The school principal, also a Carmelite, agreed to let Regis teach journalism. “So, I started teaching yearbook journalism and photojournalism,” he recalled. “I also coached the state championship golf team. I got to play golf for free every year because I was the golf coach, so it was six really good years.”
Regis believes that teaching journalism set him on the trajectory to become the accomplished filmmaker he is now. “I loved media. I love storytelling,” he explains.
But after six years of teaching journalism, he was sent back to Phoenix to teach theology. This happened, he says, because he had been elected as the Prior, the Superior, of a large community of men in Tucson for two terms, and the Carmelites didn’t want an outgoing Superior to serve under their new Superior. So he taught theology in Phoenix for another three years and after that, he left the Church because he objected to its hierarchical structure and the way the Vatican used its power and money.
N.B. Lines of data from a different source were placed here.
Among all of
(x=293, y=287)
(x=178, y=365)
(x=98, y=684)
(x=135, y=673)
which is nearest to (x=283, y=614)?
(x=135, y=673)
“And I also had problems with sticking to the accepted dogma and doctrine of the church,” he recalls, “and as a theologian, I found that to be not possible.”
It was now the mid-1980’s, and after his exodus from the Church, Regis got married and had three kids. “Today, they’re all grown and they’re in their mid-30s. I now have 5 grandchildren,” he says.
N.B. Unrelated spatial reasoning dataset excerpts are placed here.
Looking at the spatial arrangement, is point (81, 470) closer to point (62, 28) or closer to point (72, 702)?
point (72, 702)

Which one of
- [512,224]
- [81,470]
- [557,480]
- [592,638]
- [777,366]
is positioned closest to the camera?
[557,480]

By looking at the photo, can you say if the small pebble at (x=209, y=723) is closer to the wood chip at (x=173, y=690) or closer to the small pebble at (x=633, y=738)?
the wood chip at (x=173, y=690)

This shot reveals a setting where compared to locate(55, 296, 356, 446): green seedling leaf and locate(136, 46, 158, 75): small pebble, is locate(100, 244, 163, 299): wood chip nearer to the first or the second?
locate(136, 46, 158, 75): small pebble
He remained in Arizona for a total of 34 years, raising his family, and then, finally, he returned home to Maine. By now it was 2006 and his oldest child, his daughter, was in college. He had divorced his wife, and he was living with his two sons.
“So, anyway, while I was in Maine, I ended up getting a job with the state of Maine, and I was the Director of Public Information at the Department of Inland Fisheries and Wildlife. It was a great job.”
He worked there for four years and learned the ropes of video production, making videos to promote the department. “The biologists, the game wardens, the people who are in the fisheries. And so, anyway, I began learning how to produce video and I had a good budget and I had really good cameras at the time. I had a really good studio setup. But, as happens in government, there was a change in the governor’s administration due to an election. The new governor came in and appointed a director of this department who had other ideas.”
“And so, I said, ‘Well, I’m not going to leave on my own. You’ll have to fire me,’” because Regis knew he couldn’t collect unemployment insurance if he resigned voluntarily. It was during this time of pseudo-retirement, while he was just getting by financially, that Regis began his career as a filmmaker.
“I started documenting,” he says, “the Occupy movement, environmental movements and protests. I created, with two other fellows, the Occupy Maine TV show, the first in the country, on Portland’s community access station. We did one show a month for 11 months until Occupy was summarily wiped out, thanks to Barack Obama, all across the country, over a weekend.”
But Occupy Wall Street was only the beginning. Regis’ filmmaking career was just taking off, and his biggest adventures were still ahead. One day in 2011, he went to see a close friend of his, an activist named Bruce Gagnon, who had just returned from Jeju Island in South Korea.
“And he said, ‘I need to find three people to go to Jeju,’” Regis recalls. “And I said, ‘Well, I’ll go.’ And he said, ‘Well, will your wife let you?’ And I said, ‘No problem there.’ I already had a passport.”
Three weeks later, Regis was on a plane to Seoul, bound for Jeju Island where the indigenous people had been protesting for five years. The trip changed his life forever. “I thought I was gonna go there to make maybe a 15-minute, short video about a five-year-long, 24/7 protest against the construction of a large naval base in Gangjeong Village, a small farming and fishing village, to accommodate Obama’s pivot to Asia. It was going to accommodate American warships, aircraft carriers, missile destroyers and submarines.”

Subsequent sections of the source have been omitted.